I just came back from the annual meeting of the International Society for the Scholarship of Teaching and Learning in Vancouver, BC. In addition to deciding that I want to move to Vancouver as quickly as possible, I came away from the meeting with some new things to think about.
Sometime toward the end of the meeting it dawned on me that the presenters–the vast majority of whom were from the US and Canada, with a nice sized contingent from the UK and Australia–fell into three distinct groups:
1. The Americans tended to be focused on practical applications of SoTL research and were very worried about how they might convince their colleagues that the SoTL “counts” toward tenure and promotion in much the same way that more conventional scholarship might. They also generally expressed strong concerns about the motivation of their faculty colleagues to even consider the SoTL.

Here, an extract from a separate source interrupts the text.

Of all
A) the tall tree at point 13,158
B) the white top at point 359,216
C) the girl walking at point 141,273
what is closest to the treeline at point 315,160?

2. The Brits and the Canadians sounded much more like American educational researchers–lots of tables, correlations, that sort of thing. They seemed to focus on process and research outcomes much more than on practical applications and were hardly concerned at all that their work might count or that their colleagues would be willing to buy in.
3. The Australians were well ahead of everyone else in both practical applications of their SoTL work and in their integration of the SoTL into the lives of their institutions in all ways. On the downside, they were facing substantial interference from central authorities in their day to day work and some serious cuts in funding.
When I go to Sydney in two years for the next non-US iteration of this conference, I plan to try to figure out how our Australian colleagues got so far ahead of us. One good example of how we have so much to learn from them is the World History curriculum in the Department of Modern History at MacQuarie University in Sydney. In the US World History is a field with only one course–the freshman survey. For years, those in the field have dithered about developing a series of upper division World History courses, but in this department they have already brought several upper division World History courses into their curriculum and these courses are organized largely around the results of the most recent research in the SoTL in history.